Exupéry ha testimoniato sia nei suoi scritti che nelle proprie scelte di vita che se manca ciò per cui si è disposti a morire, allora non si ha nulla per cui valga davvero la pena di vivere. Accettare l’eventualità della morte, metterla in conto e dimostrarsi ugualmente pronti a correre il rischio, consente di vivere pienamente, vale a dire dare senso alla propria esistenza.
Per raggiungere la realizzazione occorre passare attraverso la volontà di sacrificare se stessi per una causa più grande, per ciò che dà valore alla propria vita, e accettare la morte in nome di quei princìpi che – essi soli – nobilitano l’esistenza terrena.

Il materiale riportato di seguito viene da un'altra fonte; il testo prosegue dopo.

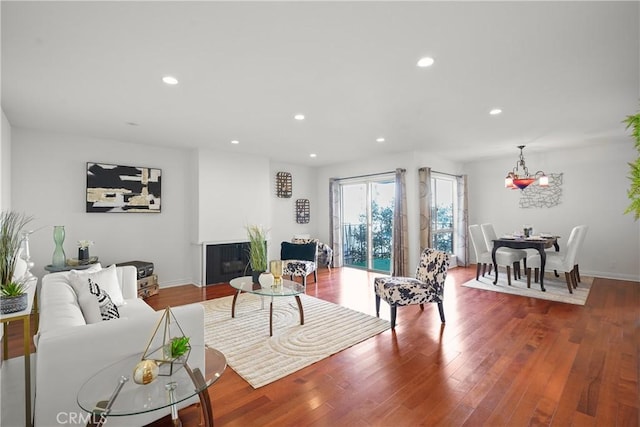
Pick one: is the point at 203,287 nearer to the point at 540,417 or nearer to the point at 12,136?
the point at 12,136

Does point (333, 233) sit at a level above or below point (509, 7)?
below

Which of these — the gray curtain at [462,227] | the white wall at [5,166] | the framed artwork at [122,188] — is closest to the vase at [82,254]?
the framed artwork at [122,188]

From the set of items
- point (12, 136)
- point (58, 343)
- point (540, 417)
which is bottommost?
point (540, 417)

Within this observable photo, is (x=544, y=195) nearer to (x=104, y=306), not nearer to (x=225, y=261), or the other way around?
(x=225, y=261)

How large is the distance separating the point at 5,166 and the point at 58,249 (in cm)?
118

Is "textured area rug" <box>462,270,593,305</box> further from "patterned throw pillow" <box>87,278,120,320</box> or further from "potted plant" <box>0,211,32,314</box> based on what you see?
"potted plant" <box>0,211,32,314</box>

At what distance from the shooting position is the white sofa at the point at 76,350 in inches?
55.5

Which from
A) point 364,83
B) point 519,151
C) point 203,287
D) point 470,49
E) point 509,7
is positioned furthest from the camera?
point 519,151

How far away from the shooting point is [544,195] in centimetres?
618

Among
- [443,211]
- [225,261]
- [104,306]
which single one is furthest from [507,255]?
[104,306]

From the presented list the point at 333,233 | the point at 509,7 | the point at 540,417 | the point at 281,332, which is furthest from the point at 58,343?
the point at 333,233

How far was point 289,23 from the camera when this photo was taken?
1.92 metres

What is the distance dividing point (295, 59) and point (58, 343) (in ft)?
7.62

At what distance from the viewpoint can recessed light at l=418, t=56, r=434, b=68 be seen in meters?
2.38
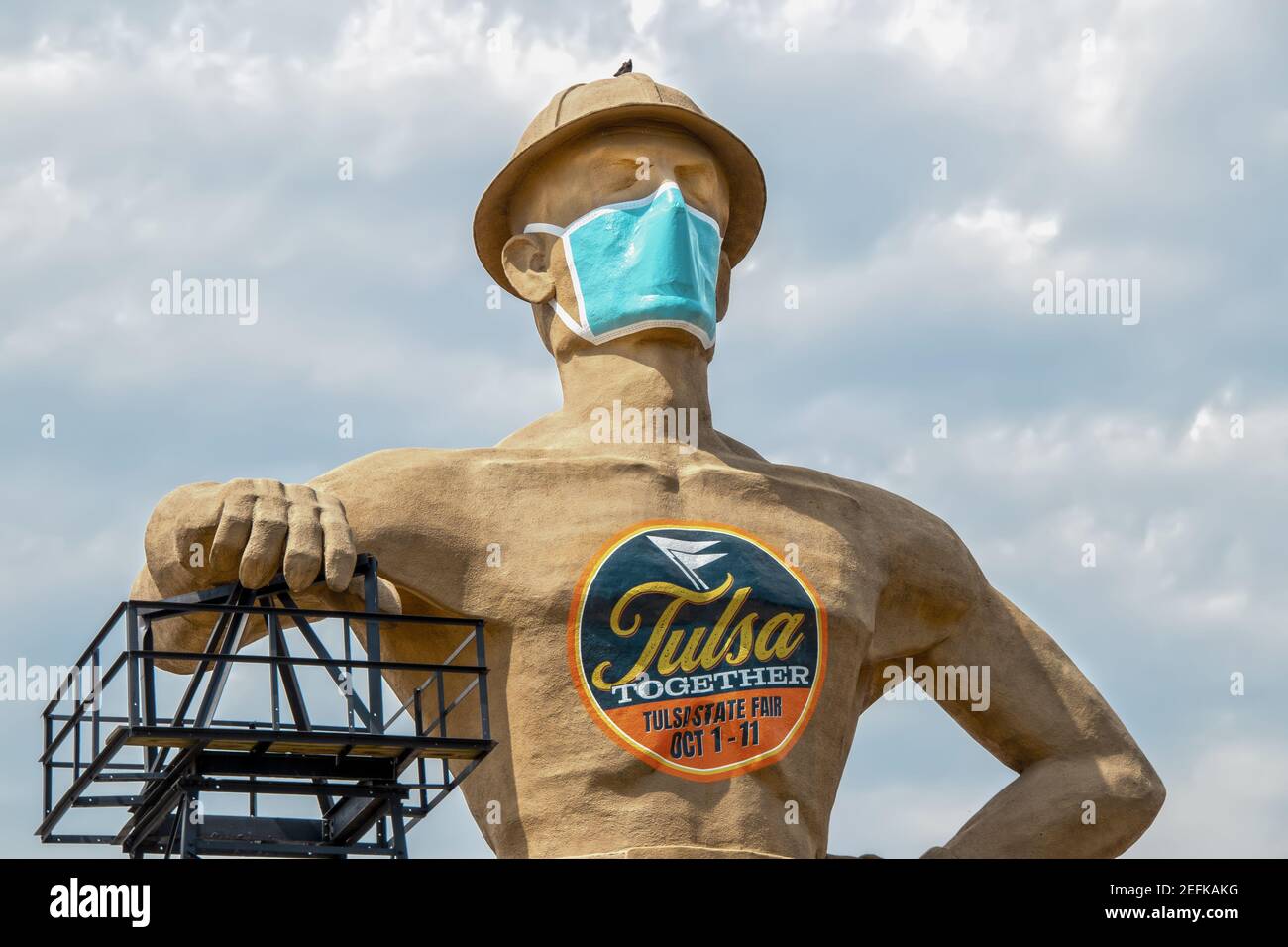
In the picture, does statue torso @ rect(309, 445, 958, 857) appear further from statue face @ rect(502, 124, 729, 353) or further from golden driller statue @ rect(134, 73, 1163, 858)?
statue face @ rect(502, 124, 729, 353)

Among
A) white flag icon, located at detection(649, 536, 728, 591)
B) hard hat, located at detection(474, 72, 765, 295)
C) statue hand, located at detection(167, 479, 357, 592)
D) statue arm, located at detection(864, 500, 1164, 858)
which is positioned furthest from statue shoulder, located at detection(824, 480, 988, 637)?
statue hand, located at detection(167, 479, 357, 592)

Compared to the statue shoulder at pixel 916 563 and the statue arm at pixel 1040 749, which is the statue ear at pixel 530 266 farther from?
the statue arm at pixel 1040 749

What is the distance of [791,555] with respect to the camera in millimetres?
14594

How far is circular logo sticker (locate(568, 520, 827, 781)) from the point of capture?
13.9 metres

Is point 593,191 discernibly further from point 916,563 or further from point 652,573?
point 916,563

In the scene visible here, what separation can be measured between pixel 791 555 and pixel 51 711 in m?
4.18

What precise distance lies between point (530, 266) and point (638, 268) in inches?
30.7

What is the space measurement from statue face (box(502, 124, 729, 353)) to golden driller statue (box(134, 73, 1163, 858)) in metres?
0.02

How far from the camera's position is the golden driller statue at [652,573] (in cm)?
1373

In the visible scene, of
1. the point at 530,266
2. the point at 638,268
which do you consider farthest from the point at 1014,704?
the point at 530,266

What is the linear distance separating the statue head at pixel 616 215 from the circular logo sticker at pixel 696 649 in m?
1.42
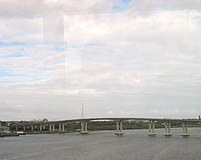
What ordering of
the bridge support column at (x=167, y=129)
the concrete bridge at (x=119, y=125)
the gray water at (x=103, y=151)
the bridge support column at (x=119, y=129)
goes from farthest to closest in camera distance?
the bridge support column at (x=119, y=129), the concrete bridge at (x=119, y=125), the bridge support column at (x=167, y=129), the gray water at (x=103, y=151)

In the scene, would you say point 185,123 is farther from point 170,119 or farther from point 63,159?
point 63,159

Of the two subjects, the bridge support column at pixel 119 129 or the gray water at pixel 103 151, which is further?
the bridge support column at pixel 119 129

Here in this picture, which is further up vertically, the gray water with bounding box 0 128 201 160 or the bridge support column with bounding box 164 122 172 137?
the gray water with bounding box 0 128 201 160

Riconoscere la morte come parte del ciclo della vita consente di lavorare sul distacco dalle cose terrene e di abbandonarsi alla dimensione spirituale dell’esistenza. La vera ragione per cui vivere e morire si può trovare solo nella pace interiore poiché va al di là delle limitate opportunità terrene.
Sacrificare se stessi, ovvero morire al proprio ego e alle proprie illusioni, permette di prendere consapevolezza della propria condizione umana, con tutti i limiti e le potenzialità, e di riconoscere la vera natura spirituale di cui si è portatori.
Amare qualcosa al punto di morire per essa è ciò che rende veramente vivi.